Mixed messages kill. When you as a leader say one thing yet do another, it kills your credibility. It demotivates your people. And it undermines whatever you’re trying to achieve.
What do mixed messages look like? It’s when you trumpet excellence but tolerate poor performance. When you set goals but don’t provide the resources to achieve them. When you empower people yet punish them for making decisions that don’t work out. Whenever your words and actions are misaligned, you’re sending a mixed message. And the conclusion they draw? You’re not credible. You can’t be trusted.
As a leader, you’re on stage. Your people are constantly judging you. They listen to what you say but they hear what you do. And the moment you’re inconsistent … they’re on it.
The crime of it is your people want you to be credible. They want to trust you. They want to believe you’ve got a clear vision and are committed to achieving it. Most of all, they want to feel secure in knowing you’ll set them up to succeed, not to fail. Consistency inspires.

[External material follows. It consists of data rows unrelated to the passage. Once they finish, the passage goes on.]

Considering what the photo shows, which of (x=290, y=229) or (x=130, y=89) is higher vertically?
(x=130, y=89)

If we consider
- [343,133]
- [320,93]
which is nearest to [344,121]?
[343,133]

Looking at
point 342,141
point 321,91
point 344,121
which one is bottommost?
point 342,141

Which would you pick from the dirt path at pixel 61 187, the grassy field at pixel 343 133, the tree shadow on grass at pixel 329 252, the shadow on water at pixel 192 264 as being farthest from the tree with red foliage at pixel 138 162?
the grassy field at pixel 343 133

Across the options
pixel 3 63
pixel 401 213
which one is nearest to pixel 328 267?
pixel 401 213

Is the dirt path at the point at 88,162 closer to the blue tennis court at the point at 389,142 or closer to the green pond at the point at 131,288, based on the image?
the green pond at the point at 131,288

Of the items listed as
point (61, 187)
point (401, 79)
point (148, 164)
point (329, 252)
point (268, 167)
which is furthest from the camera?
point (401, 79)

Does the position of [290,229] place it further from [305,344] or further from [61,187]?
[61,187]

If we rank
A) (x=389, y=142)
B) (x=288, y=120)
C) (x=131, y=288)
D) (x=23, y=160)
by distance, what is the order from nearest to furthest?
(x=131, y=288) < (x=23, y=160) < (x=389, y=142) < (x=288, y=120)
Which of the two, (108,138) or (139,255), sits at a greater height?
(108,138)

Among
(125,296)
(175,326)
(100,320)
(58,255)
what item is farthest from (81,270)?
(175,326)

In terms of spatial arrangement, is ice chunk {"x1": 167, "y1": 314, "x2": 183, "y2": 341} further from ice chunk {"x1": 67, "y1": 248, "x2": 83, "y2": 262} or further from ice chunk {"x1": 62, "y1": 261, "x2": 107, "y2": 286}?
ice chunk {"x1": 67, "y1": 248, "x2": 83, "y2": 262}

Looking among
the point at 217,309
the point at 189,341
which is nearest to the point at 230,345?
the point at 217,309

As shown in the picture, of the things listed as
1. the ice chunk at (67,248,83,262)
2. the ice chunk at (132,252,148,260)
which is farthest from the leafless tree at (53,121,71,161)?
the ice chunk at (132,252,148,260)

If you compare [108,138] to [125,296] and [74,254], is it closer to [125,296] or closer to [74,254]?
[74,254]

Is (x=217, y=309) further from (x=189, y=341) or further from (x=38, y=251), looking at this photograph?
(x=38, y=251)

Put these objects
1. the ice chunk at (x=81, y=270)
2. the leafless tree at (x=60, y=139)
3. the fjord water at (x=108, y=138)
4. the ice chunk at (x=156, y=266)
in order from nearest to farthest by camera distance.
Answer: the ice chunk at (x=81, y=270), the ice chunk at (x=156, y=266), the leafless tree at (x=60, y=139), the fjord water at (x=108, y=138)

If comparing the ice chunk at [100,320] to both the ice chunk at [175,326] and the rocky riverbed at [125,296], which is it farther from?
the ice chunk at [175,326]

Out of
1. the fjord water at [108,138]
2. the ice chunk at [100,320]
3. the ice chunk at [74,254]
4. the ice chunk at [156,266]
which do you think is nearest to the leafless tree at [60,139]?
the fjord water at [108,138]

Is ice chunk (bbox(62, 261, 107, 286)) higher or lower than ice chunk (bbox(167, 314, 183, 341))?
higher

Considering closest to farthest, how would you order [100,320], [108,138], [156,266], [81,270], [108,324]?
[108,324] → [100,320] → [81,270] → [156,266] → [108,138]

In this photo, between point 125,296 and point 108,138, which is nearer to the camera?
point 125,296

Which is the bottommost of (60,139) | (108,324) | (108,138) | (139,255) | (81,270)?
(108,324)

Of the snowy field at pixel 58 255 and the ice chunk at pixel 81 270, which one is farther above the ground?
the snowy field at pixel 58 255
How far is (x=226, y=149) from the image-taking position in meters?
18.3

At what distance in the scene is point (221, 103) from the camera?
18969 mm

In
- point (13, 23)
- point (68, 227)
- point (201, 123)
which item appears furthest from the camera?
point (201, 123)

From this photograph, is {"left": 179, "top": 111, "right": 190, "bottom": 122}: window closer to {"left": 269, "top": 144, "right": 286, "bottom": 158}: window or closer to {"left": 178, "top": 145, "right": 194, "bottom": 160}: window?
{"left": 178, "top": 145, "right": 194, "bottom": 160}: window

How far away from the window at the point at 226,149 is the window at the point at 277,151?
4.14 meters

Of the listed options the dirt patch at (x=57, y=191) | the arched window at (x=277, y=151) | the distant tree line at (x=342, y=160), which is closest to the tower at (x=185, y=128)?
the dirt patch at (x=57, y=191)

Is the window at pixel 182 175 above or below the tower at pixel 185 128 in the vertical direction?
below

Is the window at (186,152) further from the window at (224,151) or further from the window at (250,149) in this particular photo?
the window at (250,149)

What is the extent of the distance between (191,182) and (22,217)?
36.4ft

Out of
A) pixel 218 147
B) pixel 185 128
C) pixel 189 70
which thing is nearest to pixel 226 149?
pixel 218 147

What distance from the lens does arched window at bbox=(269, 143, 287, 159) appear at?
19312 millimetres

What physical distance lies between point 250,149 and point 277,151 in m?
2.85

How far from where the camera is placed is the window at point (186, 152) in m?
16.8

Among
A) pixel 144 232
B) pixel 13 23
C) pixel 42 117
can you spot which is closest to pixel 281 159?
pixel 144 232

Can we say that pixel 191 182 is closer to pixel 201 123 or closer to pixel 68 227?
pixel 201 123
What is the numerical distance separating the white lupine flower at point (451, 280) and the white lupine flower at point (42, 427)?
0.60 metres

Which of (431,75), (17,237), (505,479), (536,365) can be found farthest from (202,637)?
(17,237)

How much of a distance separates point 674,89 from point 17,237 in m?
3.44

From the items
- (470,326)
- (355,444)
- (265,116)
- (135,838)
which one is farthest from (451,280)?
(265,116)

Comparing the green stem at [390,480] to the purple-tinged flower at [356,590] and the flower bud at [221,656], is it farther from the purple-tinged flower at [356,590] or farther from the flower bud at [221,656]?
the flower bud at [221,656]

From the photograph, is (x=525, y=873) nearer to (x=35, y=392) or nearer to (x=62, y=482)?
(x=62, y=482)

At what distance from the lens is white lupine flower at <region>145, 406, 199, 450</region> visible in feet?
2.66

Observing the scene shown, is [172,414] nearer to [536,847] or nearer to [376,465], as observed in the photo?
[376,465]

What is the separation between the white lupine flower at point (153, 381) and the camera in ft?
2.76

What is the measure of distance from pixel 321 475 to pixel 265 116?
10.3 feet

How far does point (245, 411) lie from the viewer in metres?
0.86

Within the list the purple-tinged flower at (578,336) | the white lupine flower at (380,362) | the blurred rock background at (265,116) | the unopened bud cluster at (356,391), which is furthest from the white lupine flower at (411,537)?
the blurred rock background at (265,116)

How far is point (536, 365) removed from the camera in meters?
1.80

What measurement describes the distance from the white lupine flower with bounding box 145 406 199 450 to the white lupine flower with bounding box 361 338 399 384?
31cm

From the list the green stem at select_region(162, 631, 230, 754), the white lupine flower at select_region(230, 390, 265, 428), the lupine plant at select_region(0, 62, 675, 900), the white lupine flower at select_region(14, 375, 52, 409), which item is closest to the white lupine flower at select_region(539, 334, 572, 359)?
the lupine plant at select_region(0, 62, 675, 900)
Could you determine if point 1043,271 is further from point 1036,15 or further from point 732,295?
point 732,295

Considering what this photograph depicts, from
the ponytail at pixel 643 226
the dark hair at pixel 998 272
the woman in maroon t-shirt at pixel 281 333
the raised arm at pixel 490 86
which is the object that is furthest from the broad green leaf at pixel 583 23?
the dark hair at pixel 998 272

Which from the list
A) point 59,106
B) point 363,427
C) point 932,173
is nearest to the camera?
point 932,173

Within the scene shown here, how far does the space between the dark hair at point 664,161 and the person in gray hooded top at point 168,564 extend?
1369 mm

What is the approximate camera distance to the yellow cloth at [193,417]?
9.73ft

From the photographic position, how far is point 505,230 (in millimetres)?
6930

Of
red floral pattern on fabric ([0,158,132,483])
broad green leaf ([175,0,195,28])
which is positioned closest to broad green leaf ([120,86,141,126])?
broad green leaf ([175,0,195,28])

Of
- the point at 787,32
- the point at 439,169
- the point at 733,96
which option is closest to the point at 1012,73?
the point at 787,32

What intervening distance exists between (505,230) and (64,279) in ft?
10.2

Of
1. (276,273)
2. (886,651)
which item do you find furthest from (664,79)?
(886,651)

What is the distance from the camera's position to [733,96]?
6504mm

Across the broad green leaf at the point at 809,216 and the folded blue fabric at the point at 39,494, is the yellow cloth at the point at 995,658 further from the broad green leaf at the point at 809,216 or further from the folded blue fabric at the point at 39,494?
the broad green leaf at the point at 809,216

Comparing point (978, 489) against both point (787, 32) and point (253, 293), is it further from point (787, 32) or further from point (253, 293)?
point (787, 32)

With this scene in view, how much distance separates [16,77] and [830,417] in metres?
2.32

Inconsistency kills.
Earlier this year, Fortune magazine published their annual, “100 Best Companies to Work For,” edition. After 20 years of using the same, basic methodology for selecting the best companies, this year marked a major change. Why? Their research revealed the importance of consistency. How providing a great place to work for all employees all of the time results in not only a great culture, but revenue growth three times that of competitors.
Be aware of the messages you’re sending. Don’t send mixed messages. If you’re serious about culture and performance, then make sure your actions are aligned with your words are aligned with your intentions. Consistently.
Make it happen.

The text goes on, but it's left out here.